Please gather every line in the records below that contains the string "distance", and treat uppercase and lowercase as different.

◆ ◆ ◆ ◆

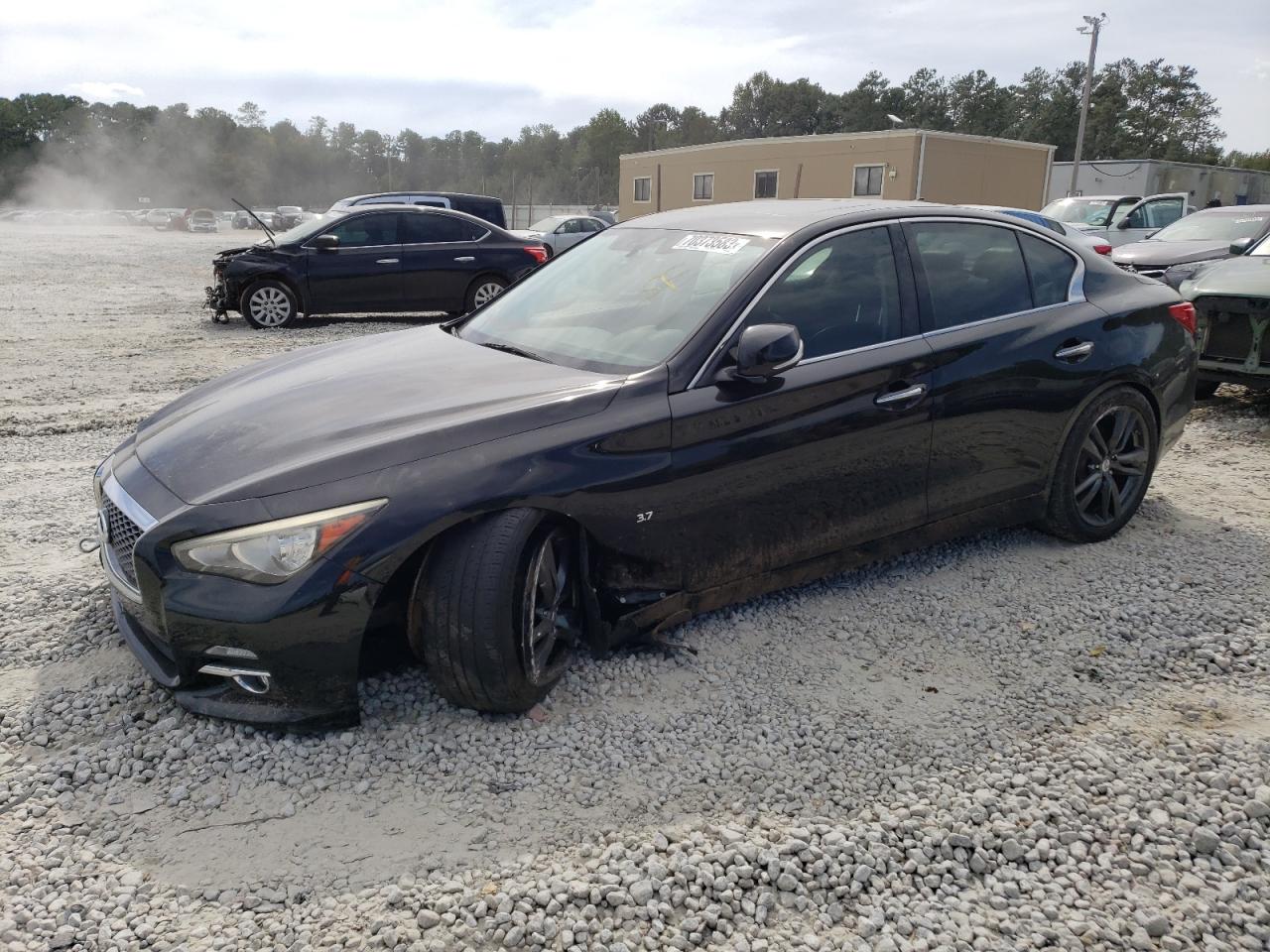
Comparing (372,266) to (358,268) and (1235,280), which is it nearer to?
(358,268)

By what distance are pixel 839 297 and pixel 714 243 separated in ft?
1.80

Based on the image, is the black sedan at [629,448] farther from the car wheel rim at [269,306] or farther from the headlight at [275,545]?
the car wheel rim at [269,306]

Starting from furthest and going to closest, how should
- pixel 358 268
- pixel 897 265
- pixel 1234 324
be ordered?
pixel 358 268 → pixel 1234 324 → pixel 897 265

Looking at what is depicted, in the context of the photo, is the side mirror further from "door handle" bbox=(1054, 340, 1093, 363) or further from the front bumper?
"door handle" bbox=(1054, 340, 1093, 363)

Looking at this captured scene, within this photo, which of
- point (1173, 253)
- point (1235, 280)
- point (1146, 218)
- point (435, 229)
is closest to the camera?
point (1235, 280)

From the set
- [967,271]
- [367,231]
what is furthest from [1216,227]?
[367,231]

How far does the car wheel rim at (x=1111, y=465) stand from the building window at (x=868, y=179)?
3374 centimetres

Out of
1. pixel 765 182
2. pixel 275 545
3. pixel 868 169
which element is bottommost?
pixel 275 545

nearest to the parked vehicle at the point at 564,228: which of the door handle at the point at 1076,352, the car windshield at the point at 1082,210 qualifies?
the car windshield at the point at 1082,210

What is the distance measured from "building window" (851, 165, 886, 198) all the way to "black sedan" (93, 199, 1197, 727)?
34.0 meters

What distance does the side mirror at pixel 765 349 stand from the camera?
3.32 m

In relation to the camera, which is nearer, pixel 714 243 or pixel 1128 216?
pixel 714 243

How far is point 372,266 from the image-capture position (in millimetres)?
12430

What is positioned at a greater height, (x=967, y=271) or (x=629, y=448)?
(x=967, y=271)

◆ ◆ ◆ ◆

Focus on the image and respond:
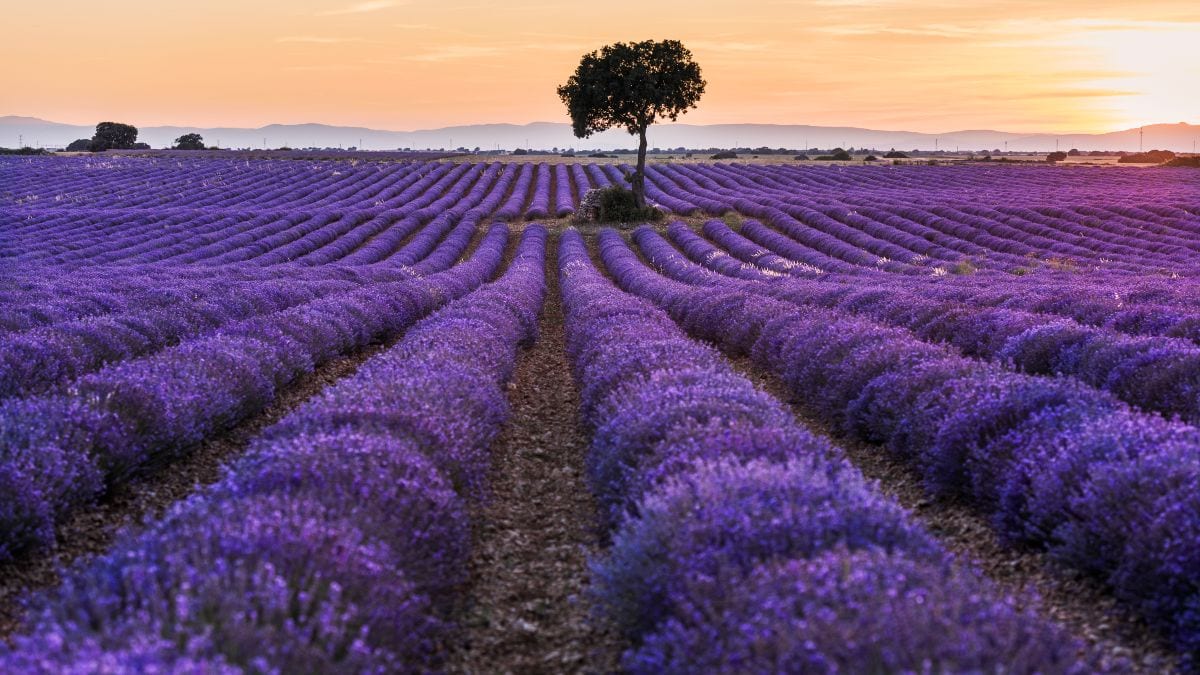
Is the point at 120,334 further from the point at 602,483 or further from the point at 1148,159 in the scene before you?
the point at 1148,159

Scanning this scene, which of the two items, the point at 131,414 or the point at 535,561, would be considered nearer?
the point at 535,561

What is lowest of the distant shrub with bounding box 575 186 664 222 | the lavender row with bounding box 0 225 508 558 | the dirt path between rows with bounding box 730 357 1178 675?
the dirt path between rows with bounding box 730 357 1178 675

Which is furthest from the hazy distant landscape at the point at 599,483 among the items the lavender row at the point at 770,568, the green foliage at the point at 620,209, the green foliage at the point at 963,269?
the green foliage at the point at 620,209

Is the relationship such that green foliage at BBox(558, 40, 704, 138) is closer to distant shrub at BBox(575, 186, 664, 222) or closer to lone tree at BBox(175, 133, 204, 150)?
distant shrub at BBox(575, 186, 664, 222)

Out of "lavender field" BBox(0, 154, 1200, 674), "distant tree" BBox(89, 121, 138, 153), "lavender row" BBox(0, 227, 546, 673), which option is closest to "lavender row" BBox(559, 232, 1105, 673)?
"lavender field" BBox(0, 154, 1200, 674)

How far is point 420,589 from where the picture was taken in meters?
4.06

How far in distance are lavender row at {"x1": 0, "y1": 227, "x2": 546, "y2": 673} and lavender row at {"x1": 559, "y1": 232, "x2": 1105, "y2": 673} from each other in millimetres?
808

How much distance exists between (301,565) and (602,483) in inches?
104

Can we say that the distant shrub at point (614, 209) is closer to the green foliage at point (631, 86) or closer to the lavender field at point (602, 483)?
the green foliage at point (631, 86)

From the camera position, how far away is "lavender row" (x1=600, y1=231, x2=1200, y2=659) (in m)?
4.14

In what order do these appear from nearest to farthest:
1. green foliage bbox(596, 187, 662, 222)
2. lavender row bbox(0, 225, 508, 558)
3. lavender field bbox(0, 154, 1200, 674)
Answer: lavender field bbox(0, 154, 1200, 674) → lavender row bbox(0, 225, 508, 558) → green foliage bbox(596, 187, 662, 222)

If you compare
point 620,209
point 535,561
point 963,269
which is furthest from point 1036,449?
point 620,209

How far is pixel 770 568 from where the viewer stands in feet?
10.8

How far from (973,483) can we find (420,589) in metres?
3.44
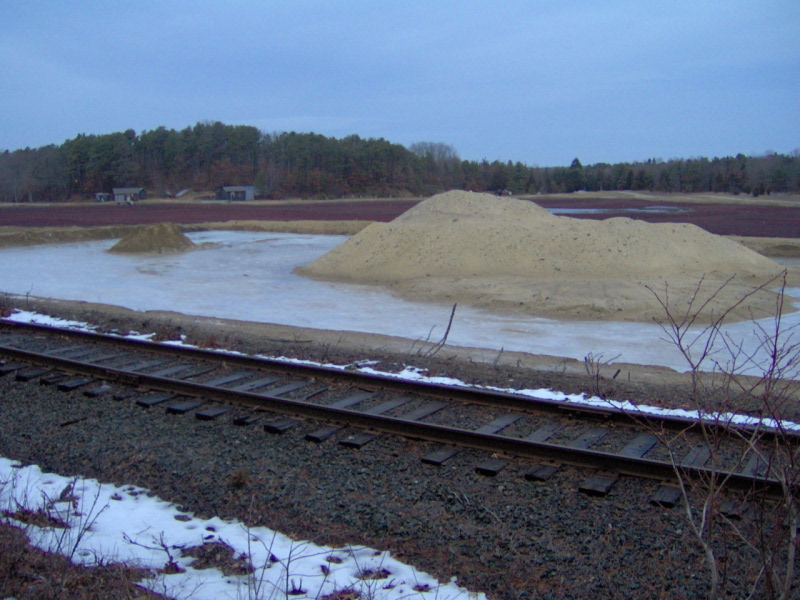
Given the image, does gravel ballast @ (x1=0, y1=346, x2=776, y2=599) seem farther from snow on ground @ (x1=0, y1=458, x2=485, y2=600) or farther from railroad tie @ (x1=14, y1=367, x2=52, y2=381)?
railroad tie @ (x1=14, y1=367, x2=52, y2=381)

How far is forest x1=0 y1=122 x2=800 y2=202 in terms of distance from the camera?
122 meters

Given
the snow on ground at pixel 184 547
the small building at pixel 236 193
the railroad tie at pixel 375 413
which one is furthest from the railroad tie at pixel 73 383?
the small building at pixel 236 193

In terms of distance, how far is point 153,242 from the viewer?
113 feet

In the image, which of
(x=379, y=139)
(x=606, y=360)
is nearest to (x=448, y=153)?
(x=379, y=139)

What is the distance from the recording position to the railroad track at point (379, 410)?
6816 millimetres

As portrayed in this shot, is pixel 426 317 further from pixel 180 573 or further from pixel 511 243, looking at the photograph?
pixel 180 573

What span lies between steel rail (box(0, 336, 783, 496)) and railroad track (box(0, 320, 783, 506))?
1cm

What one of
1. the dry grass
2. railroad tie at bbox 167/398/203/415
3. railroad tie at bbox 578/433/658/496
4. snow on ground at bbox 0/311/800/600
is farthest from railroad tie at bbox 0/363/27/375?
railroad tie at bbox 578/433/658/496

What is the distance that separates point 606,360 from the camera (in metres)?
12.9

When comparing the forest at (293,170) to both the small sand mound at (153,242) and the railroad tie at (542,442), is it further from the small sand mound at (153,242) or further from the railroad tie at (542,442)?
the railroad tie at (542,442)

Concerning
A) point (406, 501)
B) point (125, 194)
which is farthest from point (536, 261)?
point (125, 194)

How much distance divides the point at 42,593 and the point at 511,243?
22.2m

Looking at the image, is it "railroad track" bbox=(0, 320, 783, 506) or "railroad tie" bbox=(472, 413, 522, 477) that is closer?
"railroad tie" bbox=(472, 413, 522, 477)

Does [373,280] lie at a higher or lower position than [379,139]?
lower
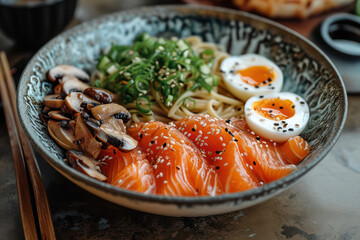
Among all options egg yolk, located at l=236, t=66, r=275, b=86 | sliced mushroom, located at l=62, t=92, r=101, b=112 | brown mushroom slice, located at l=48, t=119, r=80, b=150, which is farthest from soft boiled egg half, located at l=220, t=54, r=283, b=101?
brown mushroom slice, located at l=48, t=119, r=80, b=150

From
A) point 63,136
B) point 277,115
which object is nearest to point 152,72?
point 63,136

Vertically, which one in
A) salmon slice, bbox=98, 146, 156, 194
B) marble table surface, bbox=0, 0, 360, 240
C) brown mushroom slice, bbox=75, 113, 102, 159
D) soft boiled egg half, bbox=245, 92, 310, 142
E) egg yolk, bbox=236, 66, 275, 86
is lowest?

◆ ◆ ◆ ◆

→ **Finished task**
By what distance are pixel 839 297 and pixel 714 243 separated in ft?
What is the distance measured from "building window" (851, 165, 886, 198) all the way to "black sedan" (93, 199, 1197, 727)?
What distance does the side mirror at pixel 765 349 stand from the camera?
How far in distance are lavender row at {"x1": 0, "y1": 227, "x2": 546, "y2": 673} and lavender row at {"x1": 559, "y1": 232, "x2": 1105, "y2": 673} from each other in millimetres?
How much distance exists between (301,565) and (602,483) in inches?
How far is forest x1=0 y1=122 x2=800 y2=202 in terms of distance from the camera?
In terms of distance, how far is point 153,242 from the viewer?
What is the distance from the recording position to the railroad track at point (379, 410)?
What is the distance that separates point 606,360 from the camera (in metres)?
How much distance divides the point at 42,593 and the point at 511,243?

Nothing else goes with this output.